Given data:
+ + + +

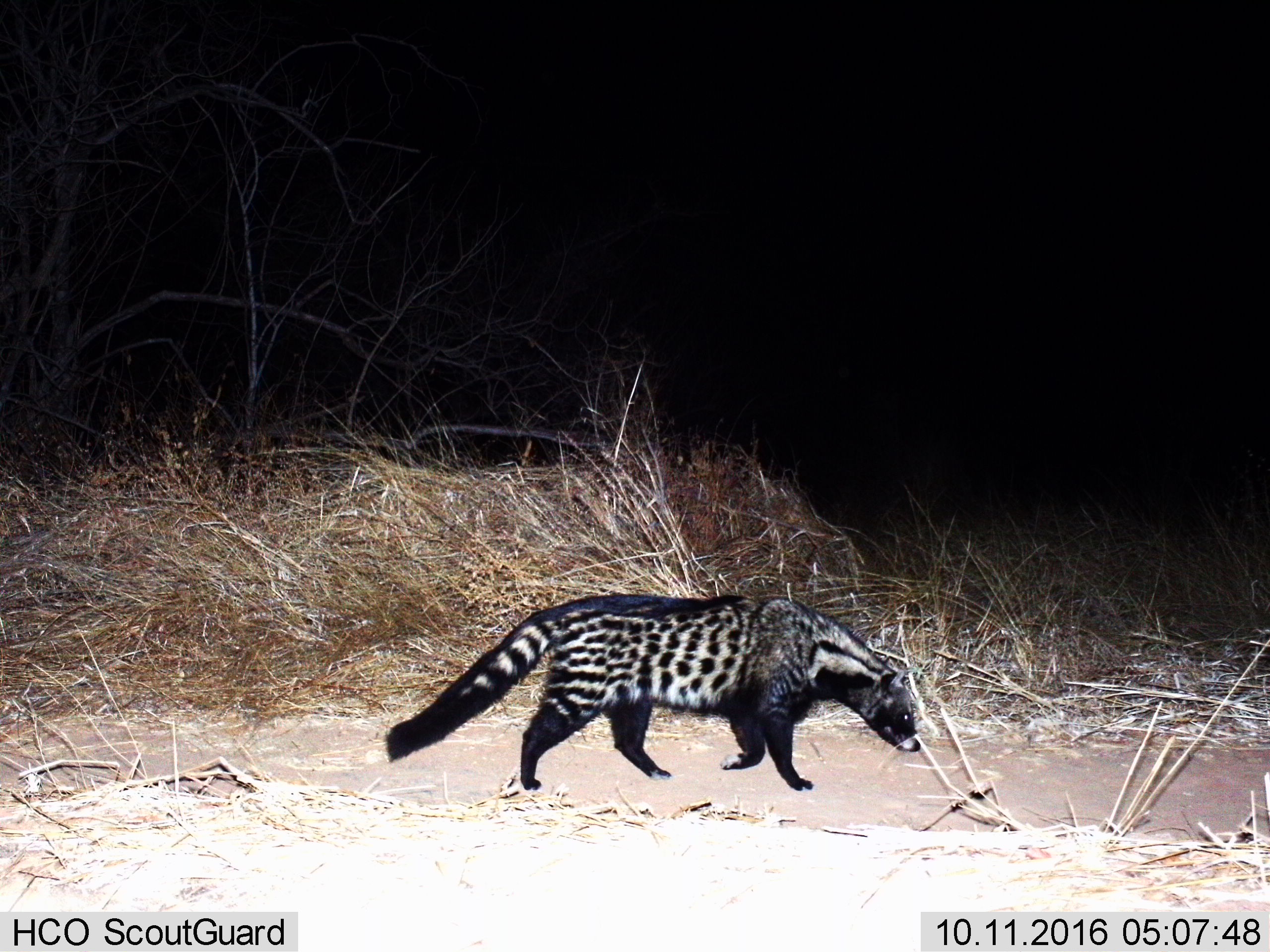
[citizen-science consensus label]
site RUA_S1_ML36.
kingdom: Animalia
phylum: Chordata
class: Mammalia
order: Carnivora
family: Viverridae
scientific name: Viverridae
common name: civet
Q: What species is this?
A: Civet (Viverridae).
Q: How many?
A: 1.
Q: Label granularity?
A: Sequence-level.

+ + + +

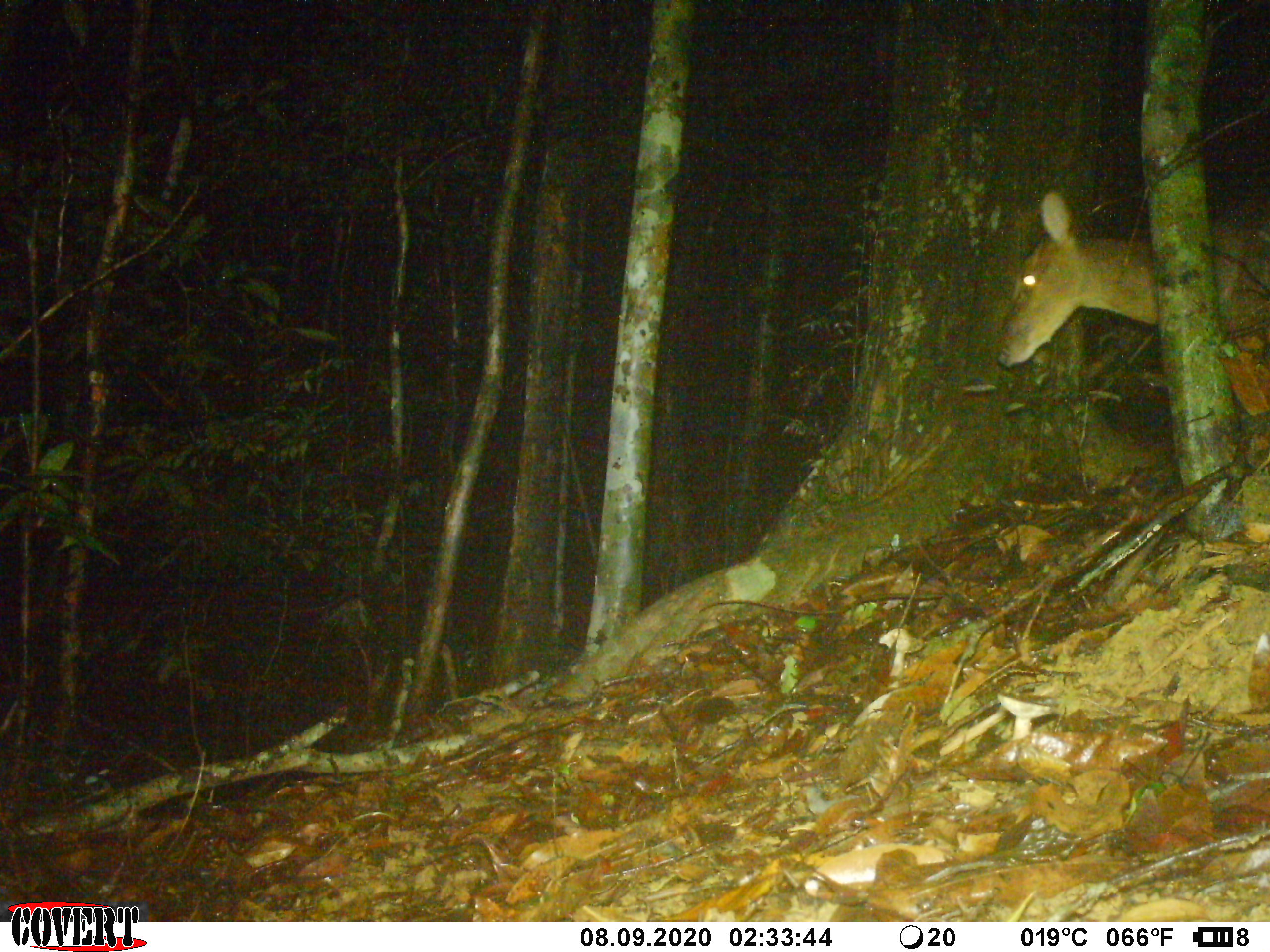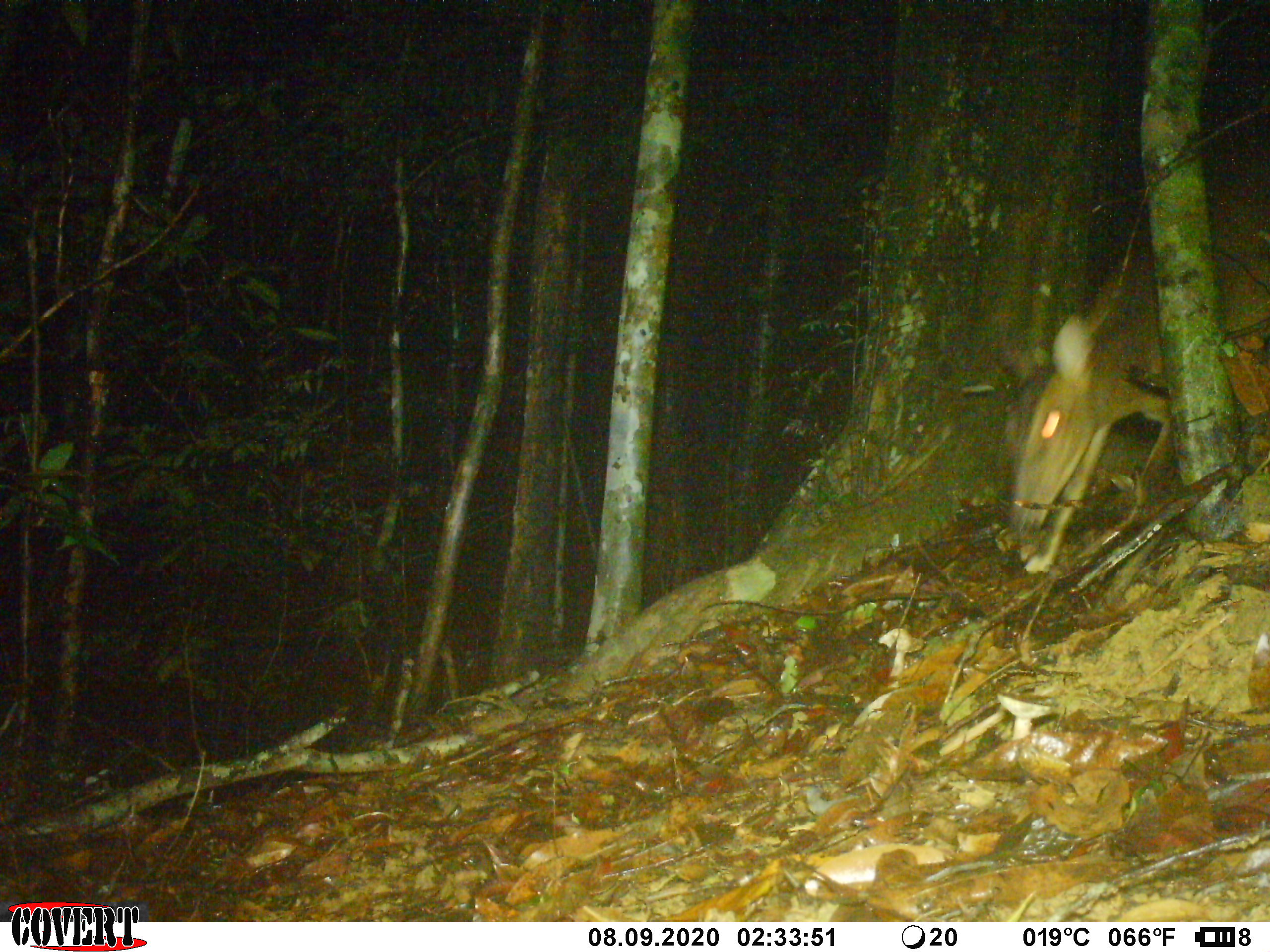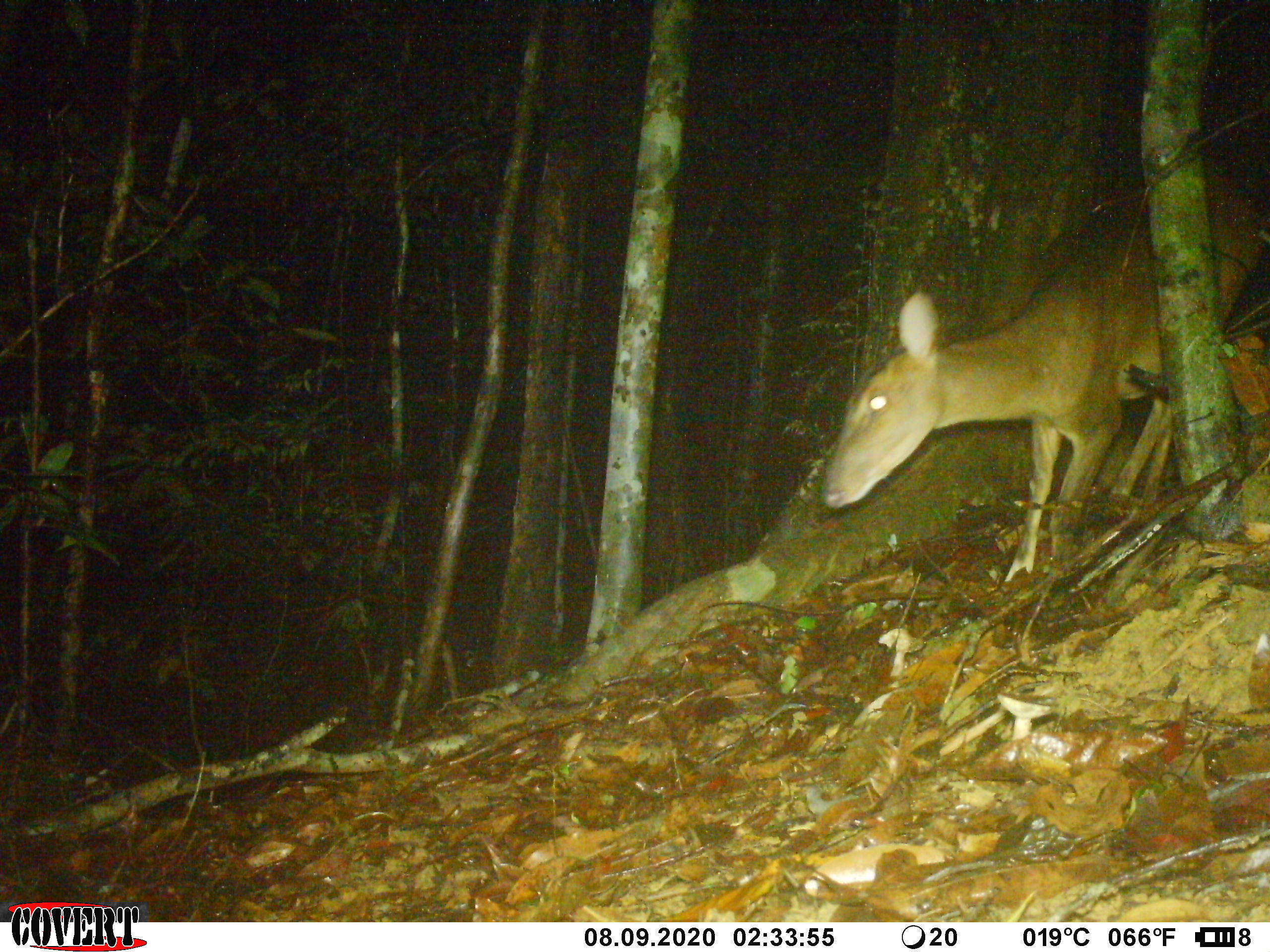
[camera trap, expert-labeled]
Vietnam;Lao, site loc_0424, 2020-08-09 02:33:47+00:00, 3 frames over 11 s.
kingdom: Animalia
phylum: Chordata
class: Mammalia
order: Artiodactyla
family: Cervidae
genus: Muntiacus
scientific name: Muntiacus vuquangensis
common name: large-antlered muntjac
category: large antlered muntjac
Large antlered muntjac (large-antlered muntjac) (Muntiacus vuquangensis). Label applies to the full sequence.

+ + + +

Your instructions: The answer is the run of lines above from the line containing "[citizen-science consensus label]" through the line containing "A: Sequence-level.", copied exactly and alone.

Answer section:
[citizen-science consensus label]
site RUA_S1_ML36.
kingdom: Animalia
phylum: Chordata
class: Mammalia
order: Carnivora
family: Viverridae
scientific name: Viverridae
common name: civet
Q: What species is this?
A: Civet (Viverridae).
Q: How many?
A: 1.
Q: Label granularity?
A: Sequence-level.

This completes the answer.